▸ **Source extract**

##########

Aphrodite bless Rachel and her work; I’ve added a link to her charity, Touching Base, to my “Resources” box at the right.
Interview: Jill Brenneman (starting February 21st, 2011)
On December 2nd our friend Jill spoke at the Sex Worker Summit in Asheville, North Carolina hosted by the North Carolina Harm Reduction Coalition and several other organizations (including New Orleans’ own Women With a Vision). Local newspaper Mountain Xpress covered the event and according to Jill even got it mostly right. I don’t have a lot of hope for North Carolina becoming a center for sex worker rights in the U.S., but I’d love to be proven wrong!
Validation (May 25th, 2011)
“Even when one already knows something, it’s good to get validation from others. And when one is beset by enemies on all sides, particularly ruthless enemies who are willing not only to lie but to distort or completely fabricate bogus “research” to support their lies, every extra bit of academic research which soundly supports one’s position is another arrow in one’s quiver.” So I was quite pleased to see this November 11th article on the Migrants’ Rights Network; we’ve seen this study before in my November 15th column, but this article mentions a different aspect:
A new study on migration and trafficking in the UK sex industry has challenged the idea that trafficking is the main factor in trapping people in exploitative and abusive employment. Based on a survey of 100 people of migrant background involved in the industry, [Dr Nick Mai of the Institute for the Study of European Transformations (ISET)] has found that a majority of them had not been forced or trafficked into the profession…[and that] difficulties in exercising rights…were more likely to come from the issue of official immigration status than from forced labour. Many of the workers had entered the industry because the alternative employment available to them was likely to be more exploitative and unrewarding than sex work. They also felt that the stigmatisation of the profession had a negative impact on their personal lives…[and that] criminalisation of clients…[would] not reduce demand or exploitation but [would] mean more insecurity for migrants working in the industry. The report argues that better strategies to combat negative aspects of the industry would…[include allowing] migrants to become and remain legally documented…[allowing] the industry [to] operate legally…[and providing] victims of trafficking the right to remain in the country and the long-term support needed for integration.

##########

Reproduce the sex worker rights excerpt word for word from "Interview: Jill Brenneman" to "(May 25th, 2011)". The data has no connection to the sex worker rights excerpt.

▸ **Exercise data**
##########

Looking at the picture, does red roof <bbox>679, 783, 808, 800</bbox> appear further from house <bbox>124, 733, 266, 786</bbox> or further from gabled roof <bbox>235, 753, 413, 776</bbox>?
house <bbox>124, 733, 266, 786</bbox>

##########

▸ **Response to the exercise**
Interview: Jill Brenneman (starting February 21st, 2011)
On December 2nd our friend Jill spoke at the Sex Worker Summit in Asheville, North Carolina hosted by the North Carolina Harm Reduction Coalition and several other organizations (including New Orleans’ own Women With a Vision). Local newspaper Mountain Xpress covered the event and according to Jill even got it mostly right. I don’t have a lot of hope for North Carolina becoming a center for sex worker rights in the U.S., but I’d love to be proven wrong!
Validation (May 25th, 2011)